One-sided love consists of many things…

Melihatnya pertama kali, ia tahu ada sesuatu yang berbeda di diri laki-laki itu. Zhang Yixing, begitu katanya, dengan tangan terulur menunggu balasan jabat tangan di tengah hiruk-pikuk murid yang berebut membaca pembagian kelas. Ah, kelas baru, sekolah baru, cara belajar baru, wajah-wajah baru yang harus dihapalkan namanya satu persatu. Ada satu yang sudah ia hapal–Yixing, Yixing, Zhang Yixing, terasa aneh ketika ia mengulang-ulang nama itu di bibirnya.

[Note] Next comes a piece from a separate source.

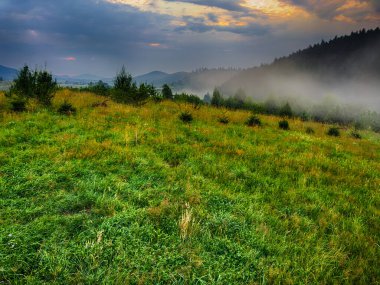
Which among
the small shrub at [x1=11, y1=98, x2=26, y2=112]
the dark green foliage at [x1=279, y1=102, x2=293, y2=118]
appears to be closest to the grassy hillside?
the small shrub at [x1=11, y1=98, x2=26, y2=112]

“Incessant hopes, beautiful smiles, butterflies in your stomach.

Tapi ia tak ingat kapan tepatnya ia jatuh. Yang melekat jelas dalam kilas memorinya adalah betapa ia jatuh dengan cepat, cepat, sangat cepat, seperti gravitasi telah menelannya bulat-bulat tanpa memberinya kesempatan untuk menolak. Ia tak sempat meraih pegangan apa-apa–tapi memangnya ada sesuatu yang bisa kau raih ketika kau jatuh dalam lubang hitam yang tidak ada dasarnya?

Namun sesekali Yixing mengulurkan tangannya, memberi bantuan hingga ia bisa tersuspensi di udara meski hanya sekejap; ketika Yixing menyapanya sambil tersenyum padanya di pagi hari. Ketika Yixing mengantarkannya pulang sewaktu tak ada yang bisa menjemputnya di sekolah, atau berbagi payung dengannya ketika hujan turun dan ia lupa membawa payung. Lebih sering sengaja meninggalkan daripada lupa karena, yah, apa ada alasan lain yang lebih baik demi bisa berjalan dengan laki-laki itu di bawah guyuran hujan dengan lengan yang sesekali bersentuhan?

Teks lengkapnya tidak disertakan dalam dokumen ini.